More or less at the same time as she decided to turn back and go home, the sky had suddenly clouded over and turned black, a wind started whipping at the bushes and trees, and she could hear thunder not far off. When the first few heavy drops started to fall she was just a couple of hundred metres from home, and she had started to jog even though there really wasn’t any point, seeing as the shower had already turned into a downpour and she was soaked through by the time she got back to the apartment block through the yard at the back.
That was when she noticed that her neighbour’s bedroom window was open and blowing in the wind, and that the curtains inside the room were already soaked.
As soon as she got into the entrance hall – ‘it must have been about half past seven, if I’ve got that right’ – she had rung her neighbour’s doorbell several times, but no one had come to the door.
‘I thought she must have come home late and opened the window. For all the good that would have done, because it’s far warmer outside than it is indoors. When we were out for the evening pee it was shut, at any rate, because I usually notice things like that.’
Because no one had come to the door she had taken the lift up to her floor. She had dried the worst of the rain off the dogs, and changed into dry clothes. She had also been in a bad mood.
‘This is actually a shared property, and water damage isn’t to be taken lightly. And then there’s the risk of burglary. Admittedly, it’s a few metres up to the windowsill, but it seems to me that hardly a day goes by without there being something in the paper about burglars stealing everything people have, and even if they’re off their heads on drugs, it can’t be that difficult to borrow a ladder from one of their friends, can it?’

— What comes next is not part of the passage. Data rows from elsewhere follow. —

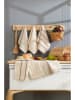 Elizabed 6er-Set: Waschlappen in Creme/ Braun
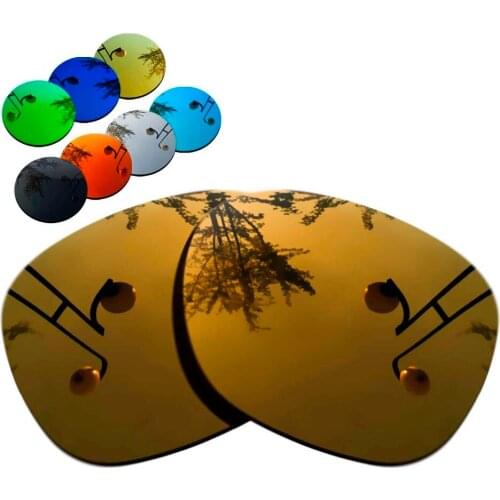 100% Precisely Cut Polarized Replacement Lenses for Garage Rock Sunglasses Copper Mirrored Coating Color- Choices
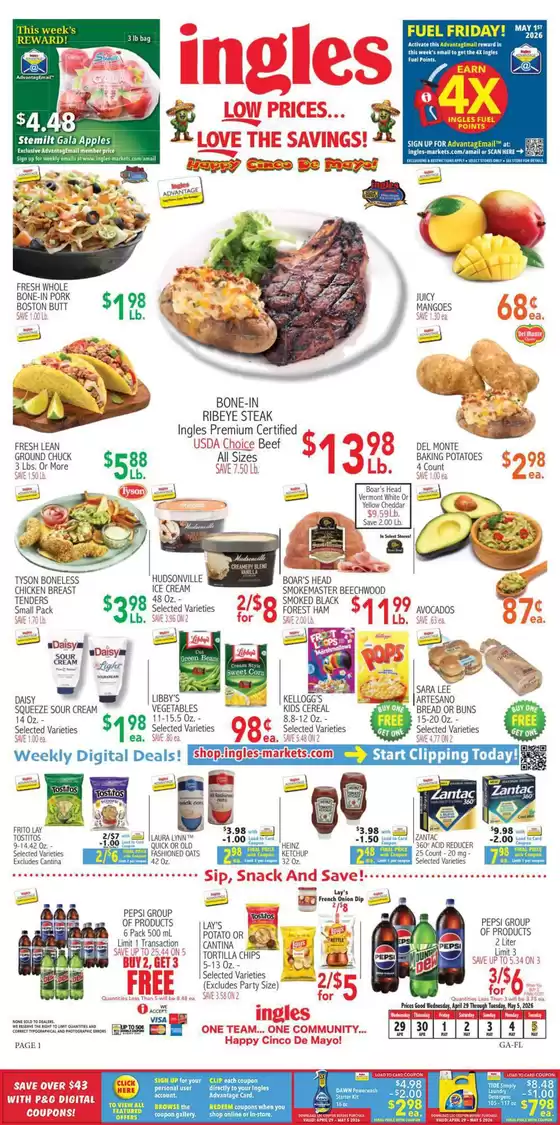 Ingles Markets catalogue | Exclusive deals and bargains | 2026-04-29T00:00:00.000Z - 2026-05-05T00:00:00.000Z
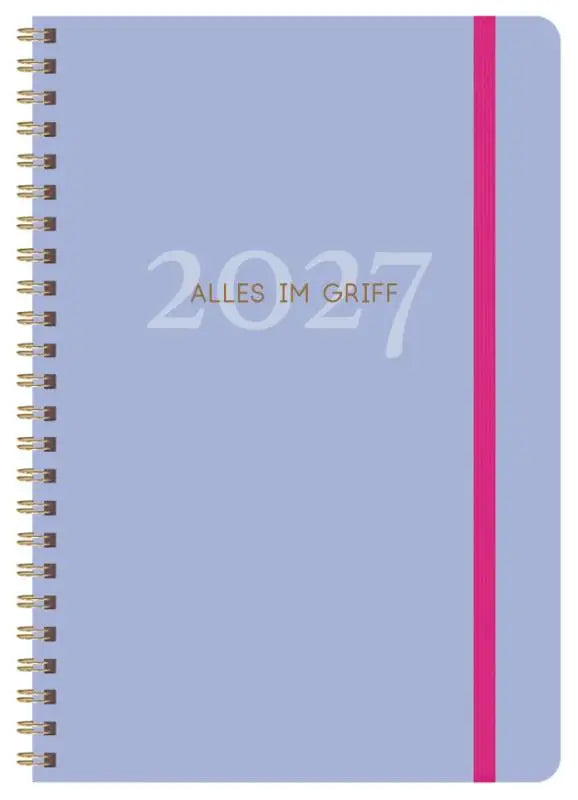 Terminkalender To-do-Planer 2027 - Taschenkalender mit Spiralbindung. Mit Strukturen für mehr Produktivität. Format: 14,8 x 21 cm.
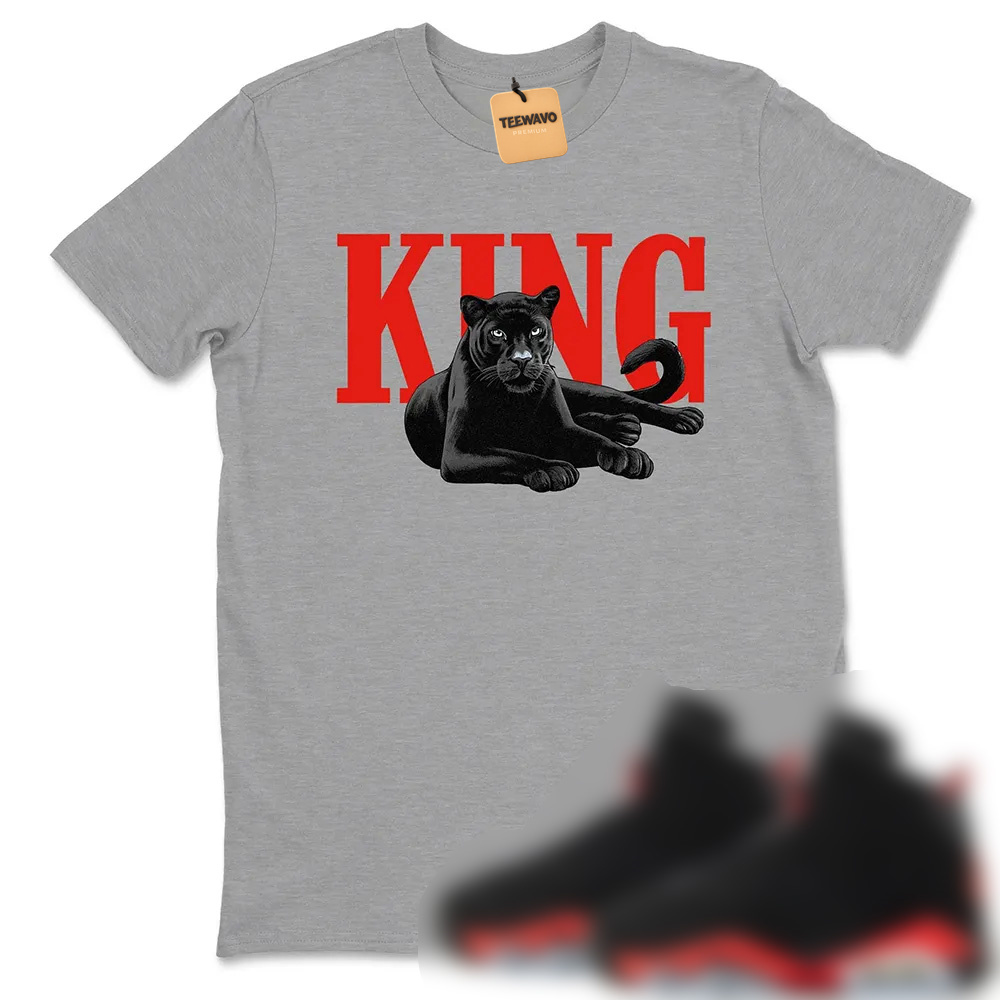 King Black Cat TEEWAVO Sneaker Tees - AJD 6 Reverse Infrared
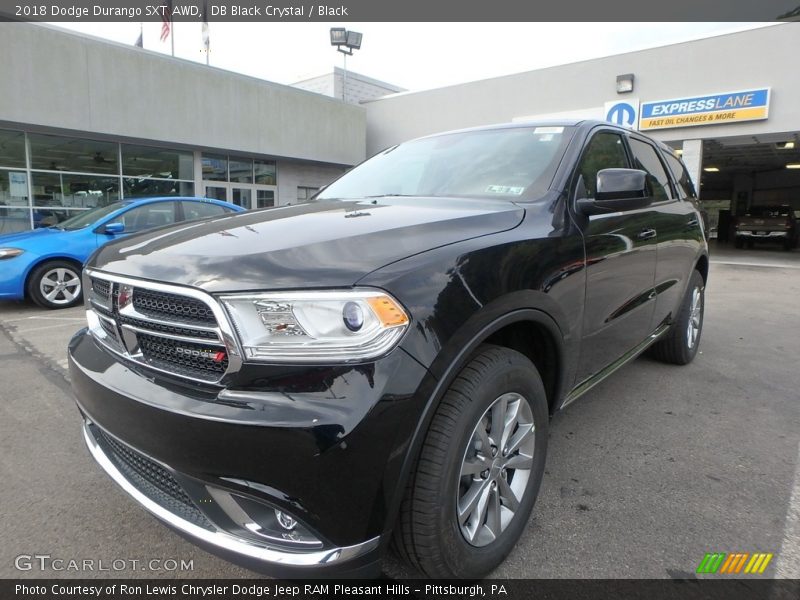 DB Black Crystal / Black 2018 Dodge Durango SXT AWD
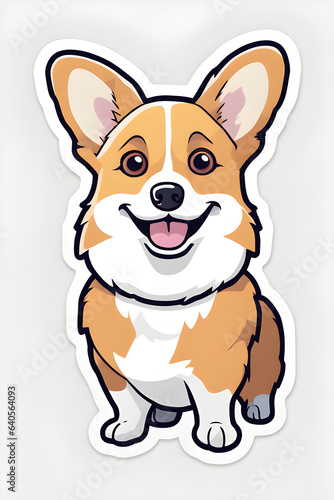 cute puppy corgi sticker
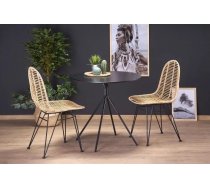 Galds Fondi Augstums: 75 cm, Diametrs: 80 cm, Materiāls: MDF + tērauds, Forma: aplis, Krāsa: melns
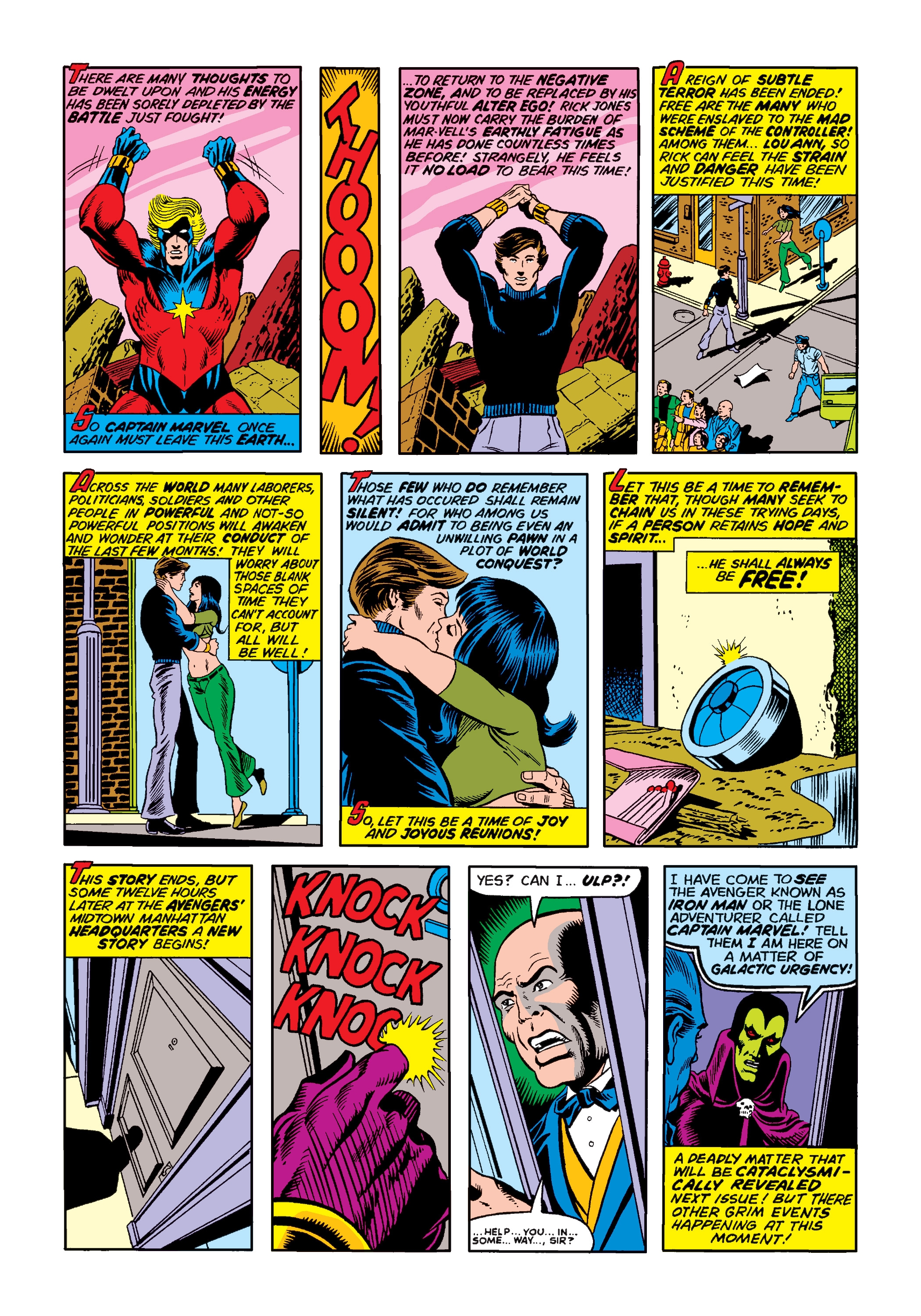 Read online Marvel Masterworks: Captain Marvel comic -  Issue # TPB 3 (Part 3) - 10
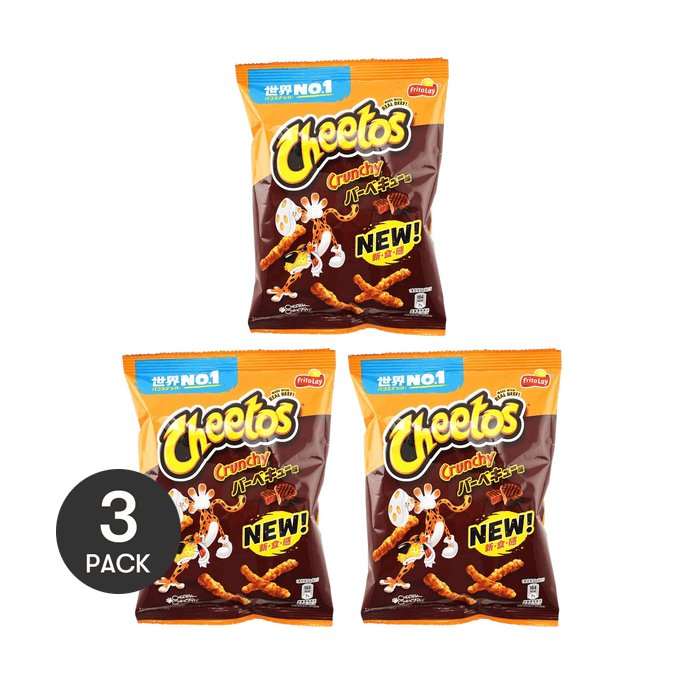 Crunchy Corn Sticks BBQ Flavor 2.47oz*3 packs 【3 Packs】【Rich Meaty Aroma】【Crunchy Texture】
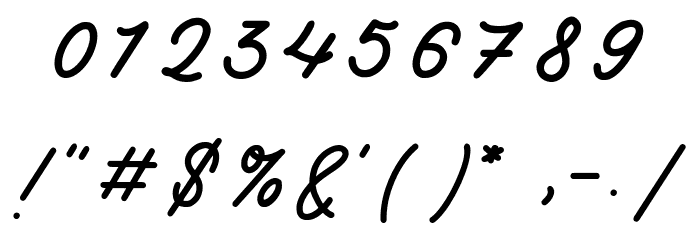 Amertano Font OTHER CHARS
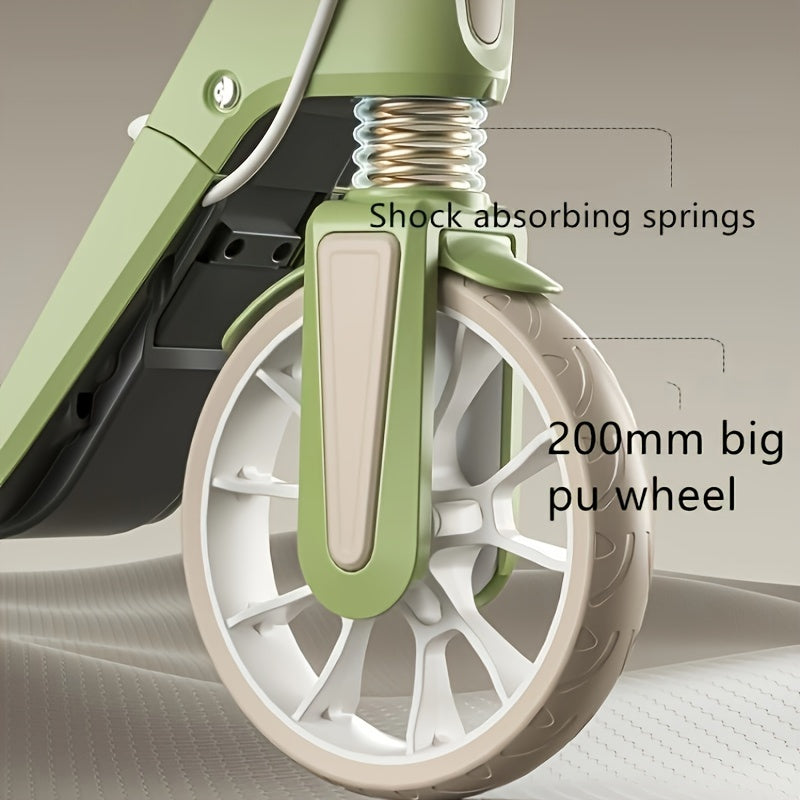 Adult Scooter PU Wheels Suspension Brake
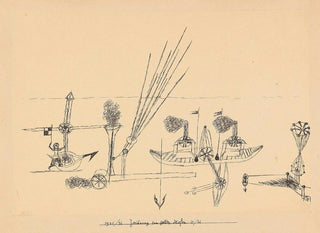 teckning av den gula hamnen - Paul Klee — vy av konstverket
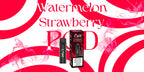 Tigară electronică de unică folosință, aromă Watermelon Strawberry POD - LaitStick Romania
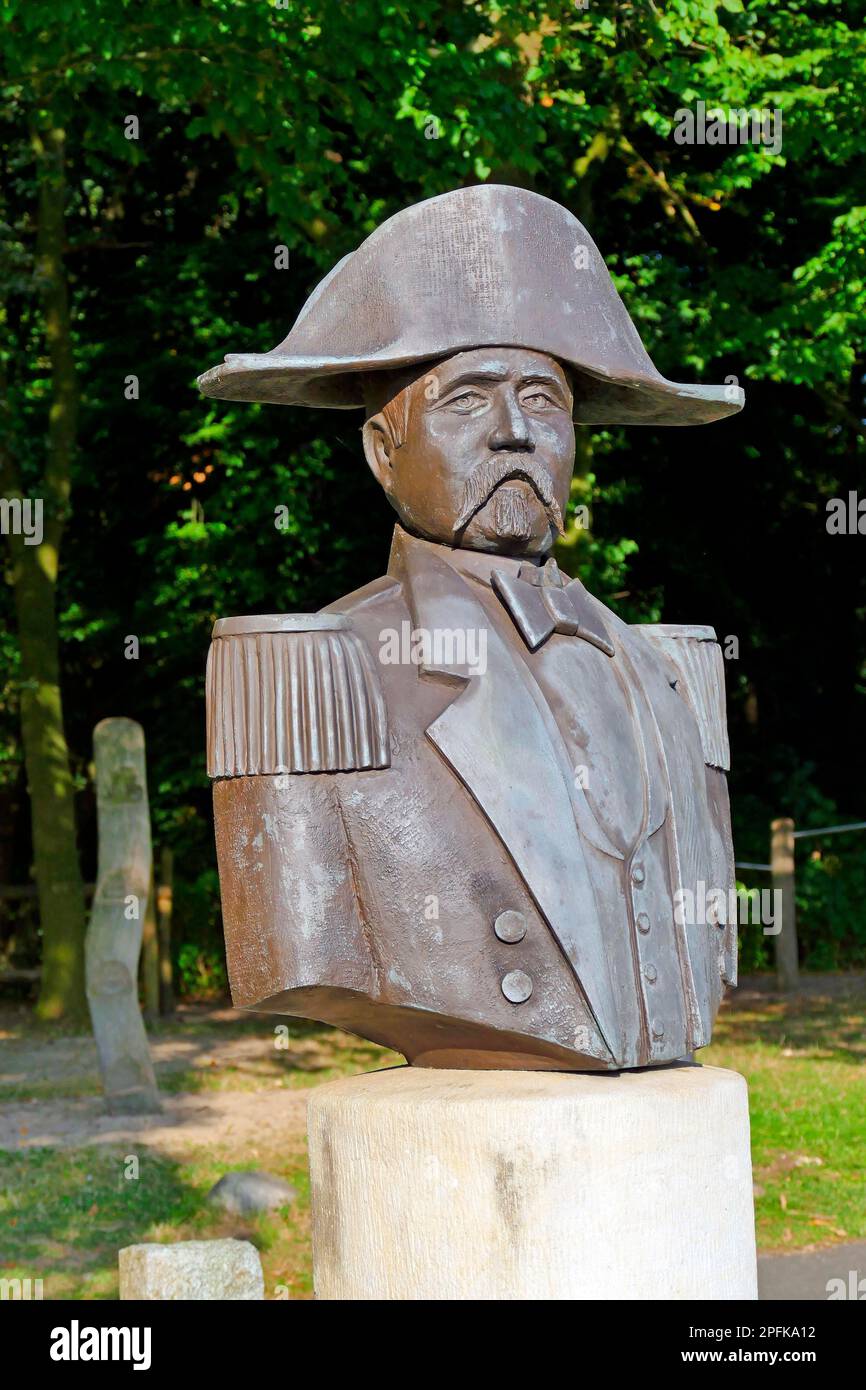 L'amiral Carl Rudolph Bromme s'appelle Brommy, Knoops Park, Bremen Lesum, Brême, Allemagne Banque D'Images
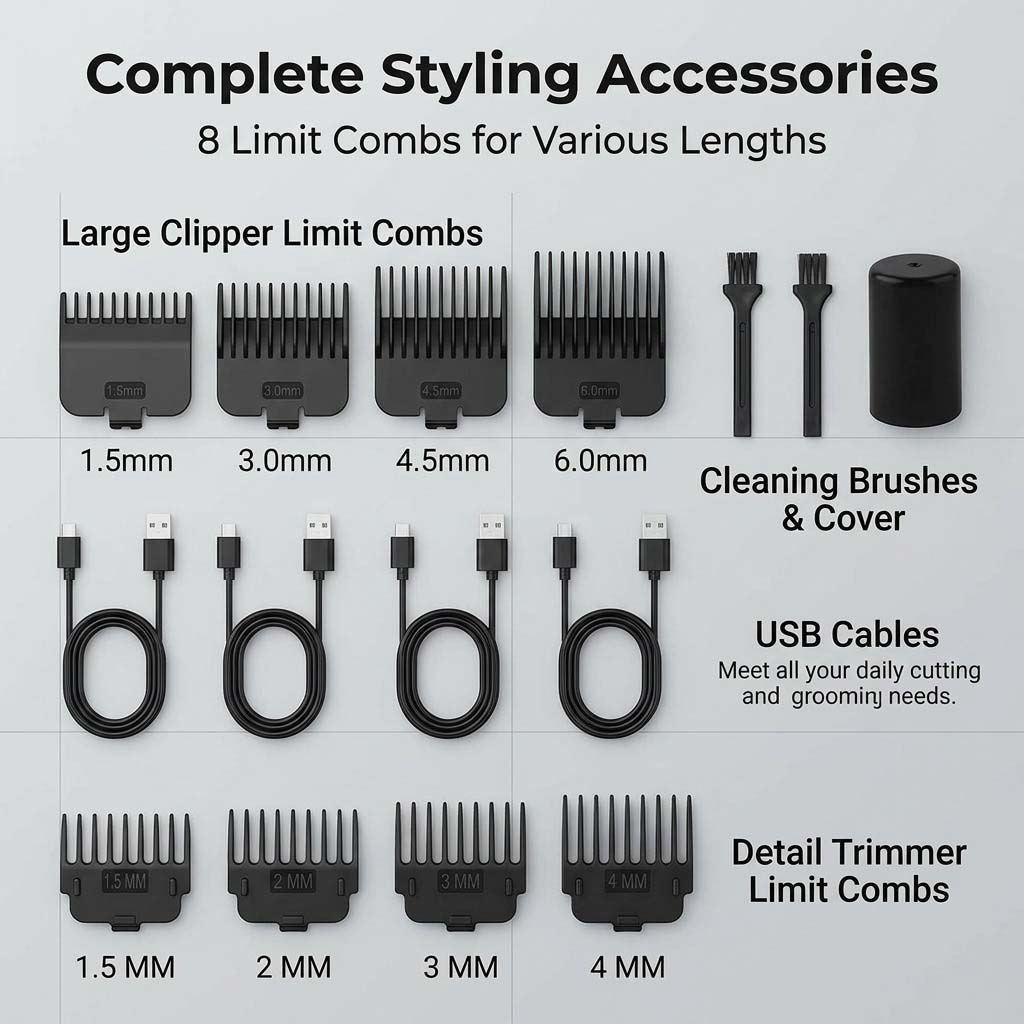 Set Alat Cukur Rambut Pria 4 i - Beard Trimmer Cordless ulasan dan harga
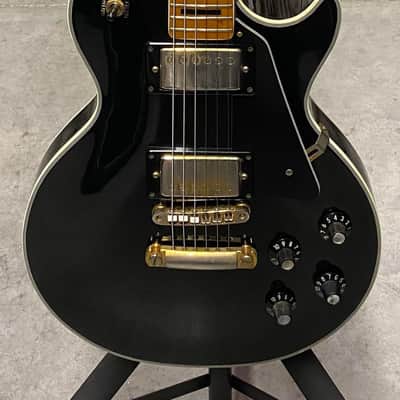 Aims Les Paul Custom Copy 1970s Black image 1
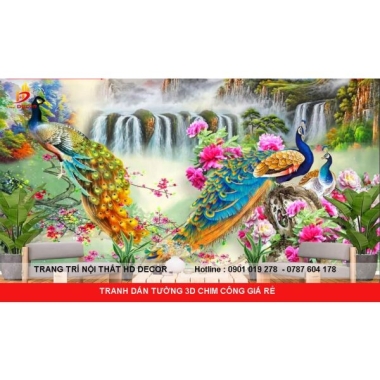 TRANH DÁN TƯỜNG CÔNG HẠC GIÁ RẺ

But what should she do? Talk to the daughter next time she bumped into her? Call her mother and tell tales? A fortnight ago there had been a similar cloudburst, but that one had only lasted ten minutes before it stopped as abruptly as it had started, and the sun started shining in a blue, cloudless sky once more, and it had actually been good for the lawns and other plants. But not this time, and after quarter of an hour, while she sorted out the dogs’ food bowls and made herself some coffee, it was still raining just as heavily, and she suddenly came to a decision.